### [Data for this exercise]
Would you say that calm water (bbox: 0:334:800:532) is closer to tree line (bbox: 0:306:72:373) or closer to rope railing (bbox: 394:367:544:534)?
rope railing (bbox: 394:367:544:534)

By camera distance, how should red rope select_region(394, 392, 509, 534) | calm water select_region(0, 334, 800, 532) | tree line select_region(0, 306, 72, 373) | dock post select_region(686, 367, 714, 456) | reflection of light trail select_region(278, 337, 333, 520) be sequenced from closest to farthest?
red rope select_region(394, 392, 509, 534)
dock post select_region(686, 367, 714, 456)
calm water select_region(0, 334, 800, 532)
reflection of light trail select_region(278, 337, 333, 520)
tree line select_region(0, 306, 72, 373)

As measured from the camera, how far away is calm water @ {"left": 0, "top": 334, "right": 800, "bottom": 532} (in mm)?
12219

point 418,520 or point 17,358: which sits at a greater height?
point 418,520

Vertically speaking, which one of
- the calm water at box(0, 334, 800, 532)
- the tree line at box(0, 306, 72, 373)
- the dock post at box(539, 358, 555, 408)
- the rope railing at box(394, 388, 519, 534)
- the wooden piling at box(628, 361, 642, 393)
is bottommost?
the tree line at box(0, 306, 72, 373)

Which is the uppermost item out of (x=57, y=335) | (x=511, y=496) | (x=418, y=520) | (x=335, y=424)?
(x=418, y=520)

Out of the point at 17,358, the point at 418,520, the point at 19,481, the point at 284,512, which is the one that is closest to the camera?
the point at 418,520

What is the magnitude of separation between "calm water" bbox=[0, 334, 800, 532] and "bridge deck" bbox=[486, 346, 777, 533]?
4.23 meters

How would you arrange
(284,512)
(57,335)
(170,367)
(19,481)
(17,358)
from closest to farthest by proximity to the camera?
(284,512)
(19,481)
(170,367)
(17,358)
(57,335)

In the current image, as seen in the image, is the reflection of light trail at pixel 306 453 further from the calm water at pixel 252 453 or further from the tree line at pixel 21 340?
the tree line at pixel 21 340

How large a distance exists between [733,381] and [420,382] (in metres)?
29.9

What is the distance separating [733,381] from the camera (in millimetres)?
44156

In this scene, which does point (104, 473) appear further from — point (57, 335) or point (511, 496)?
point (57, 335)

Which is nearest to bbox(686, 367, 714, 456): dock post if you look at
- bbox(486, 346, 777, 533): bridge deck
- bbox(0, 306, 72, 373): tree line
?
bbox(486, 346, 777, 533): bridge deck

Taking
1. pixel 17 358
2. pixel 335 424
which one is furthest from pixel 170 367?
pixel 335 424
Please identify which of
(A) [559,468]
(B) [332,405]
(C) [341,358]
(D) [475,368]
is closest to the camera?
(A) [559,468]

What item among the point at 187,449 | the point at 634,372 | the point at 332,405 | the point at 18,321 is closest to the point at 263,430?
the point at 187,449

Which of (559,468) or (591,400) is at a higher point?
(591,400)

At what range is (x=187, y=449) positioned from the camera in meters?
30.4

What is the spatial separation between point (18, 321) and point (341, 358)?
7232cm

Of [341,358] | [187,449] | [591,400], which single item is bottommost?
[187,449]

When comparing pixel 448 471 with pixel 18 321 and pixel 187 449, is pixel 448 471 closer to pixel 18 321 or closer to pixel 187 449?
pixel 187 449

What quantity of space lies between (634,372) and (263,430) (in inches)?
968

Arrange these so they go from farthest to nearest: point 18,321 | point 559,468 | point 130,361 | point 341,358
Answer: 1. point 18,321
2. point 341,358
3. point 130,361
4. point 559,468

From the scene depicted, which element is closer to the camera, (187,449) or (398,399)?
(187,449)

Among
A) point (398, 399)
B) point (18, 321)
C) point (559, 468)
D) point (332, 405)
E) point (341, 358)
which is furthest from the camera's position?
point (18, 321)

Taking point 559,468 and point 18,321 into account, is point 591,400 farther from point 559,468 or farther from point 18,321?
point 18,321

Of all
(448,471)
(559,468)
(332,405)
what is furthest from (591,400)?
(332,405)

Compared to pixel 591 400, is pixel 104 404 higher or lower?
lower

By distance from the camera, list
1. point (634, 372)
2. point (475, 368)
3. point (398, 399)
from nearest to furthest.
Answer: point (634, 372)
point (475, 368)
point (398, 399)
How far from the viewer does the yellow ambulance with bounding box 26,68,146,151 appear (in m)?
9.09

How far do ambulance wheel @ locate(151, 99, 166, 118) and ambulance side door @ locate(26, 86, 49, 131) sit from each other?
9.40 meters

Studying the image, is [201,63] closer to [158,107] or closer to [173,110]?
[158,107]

### [Task]
Rewrite all the entries above as a numbered list, one line per item, omitting any blank lines.

### [Full output]
1. Would you say that calm water (bbox: 0:334:800:532) is closer to tree line (bbox: 0:306:72:373) or closer to rope railing (bbox: 394:367:544:534)?
2. rope railing (bbox: 394:367:544:534)
3. By camera distance, how should red rope select_region(394, 392, 509, 534) | calm water select_region(0, 334, 800, 532) | tree line select_region(0, 306, 72, 373) | dock post select_region(686, 367, 714, 456) | reflection of light trail select_region(278, 337, 333, 520) be sequenced from closest to farthest?
4. red rope select_region(394, 392, 509, 534)
5. dock post select_region(686, 367, 714, 456)
6. calm water select_region(0, 334, 800, 532)
7. reflection of light trail select_region(278, 337, 333, 520)
8. tree line select_region(0, 306, 72, 373)
9. As measured from the camera, how far away is calm water @ {"left": 0, "top": 334, "right": 800, "bottom": 532} (in mm)?
10. 12219
11. point 418,520 or point 17,358: which sits at a greater height?
12. point 418,520
13. Vertically speaking, which one of
14. - the calm water at box(0, 334, 800, 532)
15. - the tree line at box(0, 306, 72, 373)
16. - the dock post at box(539, 358, 555, 408)
17. - the rope railing at box(394, 388, 519, 534)
18. - the wooden piling at box(628, 361, 642, 393)
19. is bottommost?
20. the tree line at box(0, 306, 72, 373)
21. Which is the uppermost item out of (x=57, y=335) | (x=511, y=496) | (x=418, y=520) | (x=335, y=424)?
22. (x=418, y=520)
23. Out of the point at 17,358, the point at 418,520, the point at 19,481, the point at 284,512, which is the one that is closest to the camera?
24. the point at 418,520
25. What is the magnitude of separation between "calm water" bbox=[0, 334, 800, 532] and "bridge deck" bbox=[486, 346, 777, 533]?
26. 4.23 meters
27. How would you arrange
28. (284,512)
29. (57,335)
30. (170,367)
31. (19,481)
32. (17,358)
33. from closest to farthest by proximity to the camera?
34. (284,512)
35. (19,481)
36. (170,367)
37. (17,358)
38. (57,335)
39. In the current image, as seen in the image, is the reflection of light trail at pixel 306 453 further from the calm water at pixel 252 453 or further from the tree line at pixel 21 340?
40. the tree line at pixel 21 340
41. How large a distance exists between [733,381] and [420,382] (in metres)?
42. 29.9
43. What is the distance separating [733,381] from the camera (in millimetres)?
44. 44156
45. In this scene, which does point (104, 473) appear further from — point (57, 335) or point (511, 496)?
46. point (57, 335)
47. Which is nearest to bbox(686, 367, 714, 456): dock post if you look at
48. - bbox(486, 346, 777, 533): bridge deck
49. - bbox(0, 306, 72, 373): tree line
50. ?
51. bbox(486, 346, 777, 533): bridge deck
52. Taking
53. 1. pixel 17 358
54. 2. pixel 335 424
55. which one is furthest from pixel 170 367?
56. pixel 335 424
57. Please identify which of
58. (A) [559,468]
59. (B) [332,405]
60. (C) [341,358]
61. (D) [475,368]
62. is closest to the camera?
63. (A) [559,468]
64. What item among the point at 187,449 | the point at 634,372 | the point at 332,405 | the point at 18,321 is closest to the point at 263,430?
65. the point at 187,449
66. Which of (559,468) or (591,400) is at a higher point?
67. (591,400)
68. At what range is (x=187, y=449) positioned from the camera in meters?
69. 30.4
70. What is the spatial separation between point (18, 321) and point (341, 358)?
71. 7232cm
72. Of [341,358] | [187,449] | [591,400], which single item is bottommost?
73. [187,449]
74. When comparing pixel 448 471 with pixel 18 321 and pixel 187 449, is pixel 448 471 closer to pixel 18 321 or closer to pixel 187 449?
75. pixel 187 449
76. What quantity of space lies between (634,372) and (263,430) (in inches)?
77. 968
78. Arrange these so they go from farthest to nearest: point 18,321 | point 559,468 | point 130,361 | point 341,358
79. Answer: 1. point 18,321
80. 2. point 341,358
81. 3. point 130,361
82. 4. point 559,468
83. From the scene depicted, which element is closer to the camera, (187,449) or (398,399)?
84. (187,449)
85. Among
86. A) point (398, 399)
87. B) point (18, 321)
88. C) point (559, 468)
89. D) point (332, 405)
90. E) point (341, 358)
91. which is furthest from the camera's position?
92. point (18, 321)
93. Taking point 559,468 and point 18,321 into account, is point 591,400 farther from point 559,468 or farther from point 18,321?
94. point 18,321
95. Of all
96. (448,471)
97. (559,468)
98. (332,405)
99. what is furthest from (591,400)?
100. (332,405)
101. Compared to pixel 591 400, is pixel 104 404 higher or lower?
102. lower
103. By distance from the camera, list
104. 1. point (634, 372)
105. 2. point (475, 368)
106. 3. point (398, 399)
107. from nearest to furthest.
108. Answer: point (634, 372)
109. point (475, 368)
110. point (398, 399)
111. How far from the viewer does the yellow ambulance with bounding box 26,68,146,151 appear (in m)?
112. 9.09
113. How far do ambulance wheel @ locate(151, 99, 166, 118) and ambulance side door @ locate(26, 86, 49, 131) sit from each other?
114. 9.40 meters
115. Studying the image, is [201,63] closer to [158,107] or closer to [173,110]?
116. [158,107]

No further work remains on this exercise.